Data warehouses quite often need to query remote data over database link. These types of queries may involve significant volume of data. When a data warehouse is loaded incrementally, then usually a fraction of the remote table is needed. So, it is natural to add a WHERE clause to the query. However, what shall we do if with a query, for example like this one:
SELECT * FROM clients@otherdb a WHERE "ClientNo" = '5562541333';
is getting a very disappointing plan like below:
------------------------------------------------------------ | Id | Operation | Name | Rows | Inst |IN-OUT| ------------------------------------------------------------ | 0 | SELECT STATEMENT | | 20 | | | |* 1 | FILTER | | 20 | | | | 2 | REMOTE | CLIENTS | | OTHER~ | R->S | ------------------------------------------------------------
The whole remote table CLIENTS is pulled to the local database and only then the result is filtered. Of course, this is far from being optimal. There might be many reasons why Oracle optimizer decides not to send the WHERE clause over database link, especially when the remote database is not Oracle. One of the most common reasons is mismatch of data types.
In my example I have this WHERE clause:
"ClientNo" = '5562541333'
If Oracle has to match data types to execute the comparison, then the conversion has to be done on either of the sides. If the conversion occurs on the left side, i.e. CONVERSION_FUNCTION(“ClientNo”), then it will have to pull the whole table into the local database. We can easily prevent this from happening by explicitly converting the right side of the comparison to the data type of the left side, for example:
SELECT * FROM clients@otherdb a WHERE "ClientNo" = CAST('5562541333' AS NVARCHAR2(10));
Let’s see the new execution plan after applying this change
------------------------------------------------------------ | Id | Operation | Name | Rows | Inst |IN-OUT| ------------------------------------------------------------ | 0 | SELECT STATEMENT | | 20 | | | | 1 | REMOTE | CLIENTS | 20 | OTHER~ | R->S | ------------------------------------------------------------
This plan looks much better. The WHERE clause is sent to the database link and executed remotely. The new performance will be much better.

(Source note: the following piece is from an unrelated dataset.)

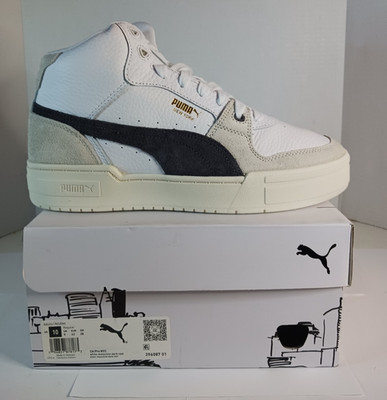 PUMA Ca Pro 'Nyc' Blue Green Sneakers Shoes Mens 10 US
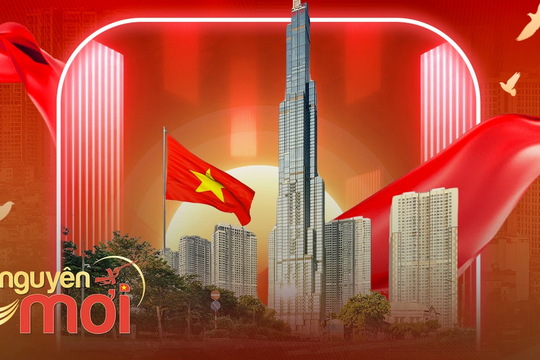 Kinh tế Việt Nam bứt tốc mạnh mẽ, tạo nền tảng vững chắc bước vào kỷ nguyên mới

I played around using different ways of providing the filtering to the remote query run on MS SQL Server and found that the WHERE clause was not sent when I used:
- join – unfortunately DRIVING_SITE hint was constantly ignored
- subquery with IN operator, even if the PRECOMPUTE_SUBQUERY hint changed subquery result into literals
- PL/SQL function
and it worked fine when when I used:
- literal with explicit conversion
- IN operator with literals (explicitly converted)
- bind variable (explicitly converted)
I will be glad to hear your experiences about querying remote database over database link.